Behind one of the doors Claudia’s voice thundered. I had to smile. A Godzilla-like shadow fell across the frosted glass, and then the door sprang open. Claudia swept out wearing a custom-tailored suit. The skirt was way too short for a fifty-year-old. Her makeup was sloppy, her mouth was scrunched up, and sparks flew from her eyes.

“Do we have a problem?”

“I don’t. But you? You lied to me.” I didn’t care whether her client could hear me or not. “It’s not a private tutorial on getting my high school equivalency. It’s a goddamn support group for cripples with some pathetic wannabe showman in charge.”

“Sounds perfect for you.” She put the palm of her hand on my chest and shoved me away from the partially open door. Behind the door it was awkwardly silent. Even so, Claudia refused to lower her voice. “I am with a client, so it’s not a good time to get hysterical. Take your meds and settle down.”

“I only took that medicine for a week — and only because they said it would help with the pain. And that was a year ago!” I raised my voice a bit more. Didn’t want the client to have to strain to overhear us.

“Oh, right. Well, then, let Marietta make you a coffee and then go home.”

“Why did you lie to me?”

“Why did you lie to me, why did you lie to me! Why do you always say that?”

“Tell me why.”

“Would you have gone otherwise?”

By this point I’d allowed myself to be shuffled into the screened-off waiting area, where there was a coffee table with little sparkling bottles of mineral water and orderly stacks of magazines about outdoor living. I slumped down into one of the chairs next to a box of toy blocks. The chair gave a feeble groan.

“I’m not going to go back, just so you know.”

“Fine. Just rot away at home.”

She yanked painfully on my one undamaged ear and then disappeared again behind the frosted glass. The door clanged noisily shut and vibrated, causing the adjacent doors to vibrate as well. Claudia’s apology echoed in the hallway.

With an understanding smile, Marietta offered me a cup of coffee. I sloshed about half of it onto my pants. I still couldn’t smile properly — my lips hurt and the skin strained across my entire cheek as if it had been stitched together too tightly.

*

In the car she held the hand with the cigarette out the window and flicked the ash in the wind. The wind blew it back onto her arm and it clung there looking like dandruff. I was waiting for her to pepper me with questions about the cripple support group. And for her to pretend to be interested in the disabilities of the others and then to say that I should count myself lucky because I could walk, see, and hear, that the world offered so much more opportunity for me. She hadn’t gone through that routine in a long time.

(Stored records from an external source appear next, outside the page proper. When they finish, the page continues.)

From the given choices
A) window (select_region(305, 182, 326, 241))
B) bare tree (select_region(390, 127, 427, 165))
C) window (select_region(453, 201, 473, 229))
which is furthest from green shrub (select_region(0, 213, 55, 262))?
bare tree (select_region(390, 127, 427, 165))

“Claudia,” I said. She looked over at me, surprised at my tone. “If you were a girl, would you run away from me screaming?”

“I am a girl.” She turned the radio off and put a CD into the slot in the dashboard.

“That’s why I asked.”

“You know the old fairy tale.” It must have been one of her yoga CDs. The car filled with a strange kind of groaning sound. Claudia turned down the volume until it was just a quiet hum.

“What fairy tale?”

“Beauty and the Beast.”

I bit down on my lower lip until it tasted salty and still I couldn’t feel a thing. There was a time when Claudia kept saying that I didn’t look bad at all, that I was almost as good looking as before, that I didn’t need to hide myself. That my problem was only in my head. That I had just convinced myself that I was deformed. “Look at yourself in the mirror — you’re not ugly at all,” she’d said time and time again, trying to hold my head still when I turned away from my reflection. “Life is not over because of a few scars, Marek.” She said it so often that I began to think I might actually believe her if she repeated it another ten times. Or fifteen. Or a hundred.